**EXERCISE:** Reproduce every row below word for word, leaving out the pictures.

**EXTRACTED MATERIAL:**
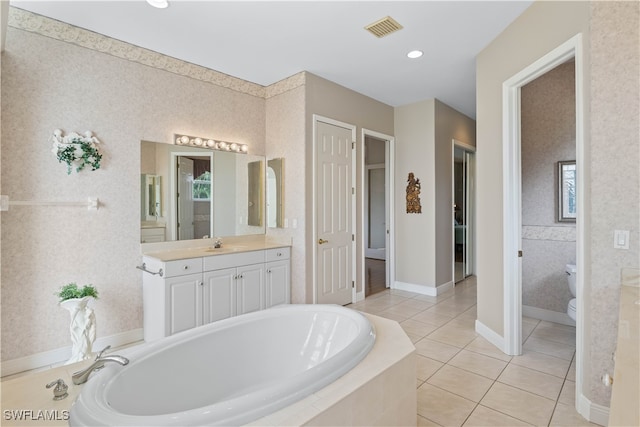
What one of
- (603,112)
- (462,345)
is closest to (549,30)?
(603,112)

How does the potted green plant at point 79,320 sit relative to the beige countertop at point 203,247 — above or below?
below

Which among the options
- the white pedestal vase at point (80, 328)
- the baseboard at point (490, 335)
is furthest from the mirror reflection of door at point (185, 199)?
the baseboard at point (490, 335)

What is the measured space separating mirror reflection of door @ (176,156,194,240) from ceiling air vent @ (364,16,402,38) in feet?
7.31

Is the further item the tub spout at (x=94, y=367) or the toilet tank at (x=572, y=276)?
the toilet tank at (x=572, y=276)

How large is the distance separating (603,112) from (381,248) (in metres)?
5.83

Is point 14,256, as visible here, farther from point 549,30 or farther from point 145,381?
point 549,30

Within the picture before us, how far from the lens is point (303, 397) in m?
1.30

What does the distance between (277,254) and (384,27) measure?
2.43 m

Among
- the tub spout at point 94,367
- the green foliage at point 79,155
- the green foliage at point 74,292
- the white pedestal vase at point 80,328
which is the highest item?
the green foliage at point 79,155

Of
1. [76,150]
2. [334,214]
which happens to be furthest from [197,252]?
[334,214]

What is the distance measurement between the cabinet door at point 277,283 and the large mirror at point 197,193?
0.64 m

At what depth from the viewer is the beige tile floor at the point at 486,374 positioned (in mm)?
1914

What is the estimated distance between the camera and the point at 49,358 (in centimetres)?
256

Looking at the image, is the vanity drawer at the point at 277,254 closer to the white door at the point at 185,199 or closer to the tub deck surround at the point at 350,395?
the white door at the point at 185,199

**CORRECT RESPONSE:**
What one of
- (603,112)
- (462,345)
is closest to (549,30)?
(603,112)

How does the potted green plant at point 79,320 sit relative to the beige countertop at point 203,247 — above or below?
below

Which among the options
- the white pedestal vase at point (80, 328)
- the baseboard at point (490, 335)
is furthest from the mirror reflection of door at point (185, 199)?
the baseboard at point (490, 335)

What is the measured space separating mirror reflection of door @ (176,156,194,240) from ceiling air vent @ (364,16,402,38) in feet?
7.31

Is the further item the tub spout at (x=94, y=367) or the toilet tank at (x=572, y=276)?
the toilet tank at (x=572, y=276)

How large is the distance separating (603,112) from (381,248) (in metres)?
5.83

Is point 14,256, as visible here, farther from point 549,30 or farther from point 145,381?
point 549,30

Within the picture before us, how far from the lens is point (303, 397) in m?
1.30

What does the distance between (277,254) and (384,27) measure?
2.43 m

Among
- the tub spout at point 94,367
- the green foliage at point 79,155
- the green foliage at point 74,292
- the white pedestal vase at point 80,328
which is the highest item?
the green foliage at point 79,155

Of
1. [76,150]
2. [334,214]
which happens to be furthest from [197,252]?
[334,214]

What is the distance measurement between the cabinet door at point 277,283 and the large mirror at point 197,193?
0.64 m

At what depth from the viewer is the beige tile floor at the point at 486,374 positioned (in mm)?
1914

What is the estimated distance between the camera and the point at 49,358 (in centimetres)?
256

Looking at the image, is the vanity drawer at the point at 277,254 closer to the white door at the point at 185,199 or closer to the tub deck surround at the point at 350,395?
the white door at the point at 185,199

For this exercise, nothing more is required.